I have a very powerful executive position.
But I can't just give edicts from up here and expect it to work.
The people have to be engaged and assent and do things, they have to self-govern, they
have to lift.
And so this is a very, very, I think, this is like the next thing to think about.
To me, it's the next wave.
You know, what I love, what I think has been fun because of my friends and because of my mind and the way it works, I'm kind of always looking for the next thing.
And I can kind of sense the next thing, you know?
And I believe this is something that really needs to be talked about.
I mean, it's virtue, it's religion, it's doing well by doing good, it's We're driving ourselves from the bottom up.
It's not trying to vest all this power in a handful of people in the government, because I think it's futile.
dave rubin
I hate to tell you this, but in a weird way you don't sound like a politician.
But I think you could take that as a compliment.
john kasich
Look, I'm a public official.
I'm a CEO of a state.
I'm sick of politics.
It drives me crazy.
Because I see that in the middle of trying to do things, We're all weak.
Everybody's weak.
And we're all susceptible to certain pressures, you know?
And I'm like, we need to run through that door.
And they're like, oh no, no, no, no, no.
Slow down here, you know, and all that kind of stuff.
Here's the problem with politics.
You know, you could sit next to somebody your entire lifetime in an office job and never really know what they think.
But in politics, people get called out.
It's really interesting.
They get called out, and in some ways it's not fair, because it's almost like an x-ray.
Like, you know, you and I could know each other, we could hang out, we could watch basketball games, and never ever get into my finding out how you make decisions in a really tough situation.
But with politics, you're going to have to vote, and if you vote wrong, you're afraid you're going to lose.
I mean, it really is an amazing process.
And it's frustrating.
dave rubin
My friend and former guest a couple times, Eric Weinstein, who's a world-renowned mathematician and thinker and all sorts of stuff, he talks about how one of the things we've lost now is communal sense-making.
That because everything has become so politicized, sports are politicized now, Hollywood, as you just mentioned, that all of these things have become so political... But what does that mean?
john kasich
I don't know that term.
What is that term?
dave rubin
Well, so for example, like, you know, everything that happened with the kneeling about the National Anthem, that we start, that if you turn on SportsCenter, you're watching politics.
If you turn on the news and they're talking about Hollywood, it's about sex scandals.
john kasich
But is that politics, or is that a discussion of virtue?
Or values?
Is it politics?
dave rubin
Well, I guess at some level it's both, right, on the underlying piece of it.
john kasich
But it's a debate about behavior.
It's behavior.
It's not really politics.
No, I understand what that person would be saying.
I'm not sure that's the right characterization.
So, yeah, you're right, on ESPN, there's a lot of angst over there now because of different positions.
But we're really kind of debating how we're supposed to behave.

- [Provided material]
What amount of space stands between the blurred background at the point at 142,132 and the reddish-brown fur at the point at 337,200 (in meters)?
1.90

...

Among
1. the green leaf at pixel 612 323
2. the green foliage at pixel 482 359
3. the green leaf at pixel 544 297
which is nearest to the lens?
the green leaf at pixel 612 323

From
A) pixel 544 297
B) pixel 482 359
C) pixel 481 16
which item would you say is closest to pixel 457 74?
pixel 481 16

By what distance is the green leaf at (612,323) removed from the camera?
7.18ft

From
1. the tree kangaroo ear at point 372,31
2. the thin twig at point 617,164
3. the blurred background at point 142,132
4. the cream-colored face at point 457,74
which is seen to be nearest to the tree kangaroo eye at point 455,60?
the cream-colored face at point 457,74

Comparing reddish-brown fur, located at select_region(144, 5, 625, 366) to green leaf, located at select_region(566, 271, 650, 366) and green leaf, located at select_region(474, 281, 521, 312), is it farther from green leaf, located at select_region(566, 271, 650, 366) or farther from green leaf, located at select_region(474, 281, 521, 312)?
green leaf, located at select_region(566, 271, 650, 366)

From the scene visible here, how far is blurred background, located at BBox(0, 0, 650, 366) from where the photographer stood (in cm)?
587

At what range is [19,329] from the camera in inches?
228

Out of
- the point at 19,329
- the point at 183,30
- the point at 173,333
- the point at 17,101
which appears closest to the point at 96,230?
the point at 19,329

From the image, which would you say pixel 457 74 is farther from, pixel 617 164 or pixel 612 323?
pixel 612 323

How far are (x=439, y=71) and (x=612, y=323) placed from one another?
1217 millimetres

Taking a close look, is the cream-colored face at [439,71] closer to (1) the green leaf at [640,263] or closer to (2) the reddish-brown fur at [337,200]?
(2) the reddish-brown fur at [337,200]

==

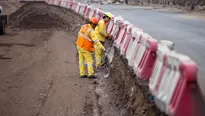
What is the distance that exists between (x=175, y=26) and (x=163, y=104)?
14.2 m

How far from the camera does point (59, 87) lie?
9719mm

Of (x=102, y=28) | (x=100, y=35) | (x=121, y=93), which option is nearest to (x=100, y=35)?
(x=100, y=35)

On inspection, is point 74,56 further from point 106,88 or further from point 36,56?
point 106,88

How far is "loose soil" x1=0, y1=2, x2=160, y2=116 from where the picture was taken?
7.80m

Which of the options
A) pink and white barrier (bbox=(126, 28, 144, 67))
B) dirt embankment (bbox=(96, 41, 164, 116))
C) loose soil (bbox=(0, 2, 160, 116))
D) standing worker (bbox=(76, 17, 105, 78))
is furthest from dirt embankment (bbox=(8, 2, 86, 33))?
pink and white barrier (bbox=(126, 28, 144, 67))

- [Problems and tasks]
1. In the interview transcript, what does Kasich say the people have to do? List each one.
2. According to the interview transcript, what does Eric Weinstein say is one of the things we've lost now?
3. Continue the interview with John Kasich after its last line.
The data comes from a separate source and is unrelated to the interview.

- [Responses in order]
1.
be engaged
assent
do things
self-govern
lift

2. Communal sense-making.

3.
Don't you think?
dave rubin
Yeah.
Well, that's what we're doing.
john kasich
No, what was so amazing about the kneeling it was brought about by the guy that played for the 49ers.
People didn't know this.
I was told this.
You know he's a devout Christian?
unidentified
Yeah.
john kasich
Colin Kaepernick.
dave rubin
Yeah.
john kasich
When people hear that, they're like, whoa!
You know, isn't it interesting that when we dig into somebody who we feel one way or another about, it's amazing sometimes how we find out things that change our fundamental attitude towards them.
dave rubin
Did you find that that whole situation actually was what was right about America in a bizarre way?
I found that everybody was screaming about it.
john kasich
here's what i here's what i think you're going to grow but here's what i think
where it got lost i don't feel that the players themselves were able to
articulate to americans exactly why they were doing that and exactly what they
wanted I think it was kind of lost in the motion as opposed to what is real, what's behind this?
You know, what is really behind this?
You know, I'm a black man and I've warned my kid that be careful about when you're out there late at night and what you might find.
I think if people heard that and they understood that, they would say, oh, so that was the one way you had to say something, because it so divided the country.
Now, you know, and people had different views, but you know what I found, Dave?
What I have found in my life is if you pull people together, like we have on police and community, a tough issue.
I just had two police officers killed, murdered, in my little hometown in Ohio.
You heard about it.
It happened a couple weeks ago.
Community needs to understand that mom and dad need to go home at night.
You know, they're at risk.
You go to a domestic disturbance and you have to go in a door, you are putting your life on the line.
Community needs to understand it.
But police need to understand that if you're, that they need to understand that community, if you're not treating people right in the community, you're going to have a problem.
Sit them down.
Appeal to the better angels.
And in many cases, you can come up with resolutions, but you have to get the right people in a room and you have to appeal to the better angels in them.
dave rubin
Yeah, I suspect you don't think Trump is appealing to better angels?
john kasich
No, I mean, I think that, you know, look, my job on this is to, my job, I have a position, a platform, I can say things.
I'm not here to be, you know, knee-jerk against Trump.
If he does a good thing, he should be praised.
And if he does something that's dividing us, then I can't support it.
To the point where I didn't even go to the convention in my state or ever endorsed him.
I wasn't, like, weaseling around.
I would say, that's the wrong word.
I wasn't maneuvering around to say, okay, one day I liked him and the next day I didn't.
I just was consistent.
Yeah, look, I took a lot of heat for it.
dave rubin
The amount of pressure that you must have got from the party and from... Pressure.
john kasich
What is pressure?
Pressure, what do they say?
Pressure is a guy that loses his job and has got a couple kids to feed.
That's pressure.
Pressure in politics, what are they going to do to me?
You know, what, are they going to criticize me?
Make, you know...
dave rubin
We talked, I mean, briefly just now about the anthem part.
What do you make of the state of race in America?
If you listen to a lot of people right now, it seems like we're at the worst racial state that we've been in probably 40 years.
john kasich
I think we've made a lot of progress.
I do.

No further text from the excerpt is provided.